Kilkenny Homing in on HQ return
26 February 2013; In attendance at the launch of the new website www.gaelicboots.com, by the GAA and the GPA, is Ciaran Kilkenny, Dublin. Croke Park, Dublin. Picture credit: David Maher / SPORTSFILE
JUST in case you were in any doubt why Ciarán Kilkenny turned his back on a potentially lucrative Aussie Rules career . . .
. . . for the hard-pressed life of a 21st century 'corinthian', let us make this abundantly clear ...
Dublin's most prolific young sporting talent loves the GAA with a passion that knows no bounds.
Melbourne was grand but it isn't where he wants to be. Planet GAA is home. Croke Park, not the MCG, is his theatre of dreams. He literally can't get enough of football; he loves hurling too (albeit Anthony Daly won't get the pleasure of his company this season).
This is the first abiding message you take away from spending barely quarter-of-an-hour in the company of Ciarán Kilkenny. The second is that he's not just a godsend to Dublin GAA but a poster boy for the association at large: a PR man's dream ticket. That word-perfect January statement, announcing his unexpected return to the Gaelic fold and crafted with the help of his former primary teacher/hurling mentor, was the subject of widespread praise reaching all the way to the president, Liam O'Neill.
When it comes to turning his back on an international rookie contract with AFL side Hawthorn, Kilkenny is happy to have sated his curiosity by going out in the first place ... but far happier to have returned home just six weeks later.

━━━━━━━━━━━━━━━━━━━━

> _Exercise objective_: Please copy the stretch of the Kilkenny article that opens with the words containing "When it comes" and closes with "six weeks later.", changing "curiosity" to "interest". The material after this point is unrelated to the article on Ciarán Kilkenny.

> _Material_:
━━━━━━━━━━━━━━━━━━━━

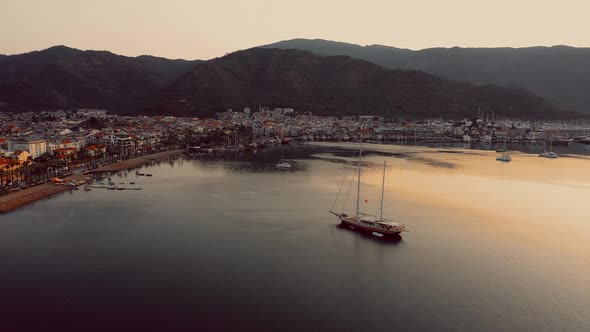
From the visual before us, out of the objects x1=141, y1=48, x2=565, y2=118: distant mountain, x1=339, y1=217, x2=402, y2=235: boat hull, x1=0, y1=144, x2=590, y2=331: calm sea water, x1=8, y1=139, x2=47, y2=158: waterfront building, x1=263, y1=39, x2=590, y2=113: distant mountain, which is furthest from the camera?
x1=263, y1=39, x2=590, y2=113: distant mountain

━━━━━━━━━━━━━━━━━━━━

> _Written response_:
When it comes to turning his back on an international rookie contract with AFL side Hawthorn, Kilkenny is happy to have sated his interest by going out in the first place ... but far happier to have returned home just six weeks later.